He married his college sweetheart and this summer showed me their second child, a beautiful, bawling infant who makes Wang’s parents happy and his government too. The couple can expect subsidies and cheaper childcare as the authorities hustle to reverse the population collapse accelerated by China’s former “one-child” policy.

For decades the PRC has grown strongly, delivered higher standards of living nationwide and fired the dreams of millions of fresh graduates hoping to follow in Wang’s footsteps. But Wang worries about being able to support his growing family in an economy that’s seen better days. He’s working much harder for less money as Chinese leader Xi Jinping clamps down on the finance sector. His apartment is worth less and his savings are earning next to nothing in bank deposits.

Wang, who’s considering a move to Hong Kong, is among many people in China’s financial industry who have told me they’re feeling the chill from Xi’s income and wealth redistribution efforts. Plans are afoot to cap annual pay at all state-backed financial institutions at around $412,000, and demand retroactive repayments. Many financial firms have already cut salaries and bonuses, and asked staff not to wear expensive watches and clothes to work. China’s anti-graft watchdog has vowed to eliminate ideas of a Western-style “financial elite” and rectify the hedonism of excessive pursuit of “high-end taste”, according to Reuters.

Of course, ambitious finance professionals in China still enjoy rewards that are hard to match in other careers. The average annual salary in urban China remains under $17,000. But their complaints and the political factors behind them matter to the world: a stagnating, sullen China would weigh heavily on the global economy.

Wang’s worries about the future help explain China’s extraordinarily weak consumption, the Achilles heel of the economy. Household consumption accounts for just 37 per cent of GDP, compared with 68 per cent in the US. More spending is crucial to revive China’s flagging performance.

The finance sector is just Xi’s latest target. He has previously clamped down on internet platform companies, the after school tutoring sector and the real estate sector. It is all part of Xi’s sweeping mission to narrow China’s wide income and wealth gap.

## Work instructions:
From the text on China's finance sector, copy the part starting at "The finance sector is" and ending at "and wealth gap.", substituting "technology firms" for "internet platform companies". The records have nothing to do with this text on China's finance sector.

## Study material:

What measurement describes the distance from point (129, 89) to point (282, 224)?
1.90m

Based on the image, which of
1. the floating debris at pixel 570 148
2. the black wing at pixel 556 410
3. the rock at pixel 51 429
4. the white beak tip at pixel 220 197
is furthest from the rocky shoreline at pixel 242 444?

## Answer for the task:
The finance sector is just Xi’s latest target. He has previously clamped down on technology firms, the after school tutoring sector and the real estate sector. It is all part of Xi’s sweeping mission to narrow China’s wide income and wealth gap.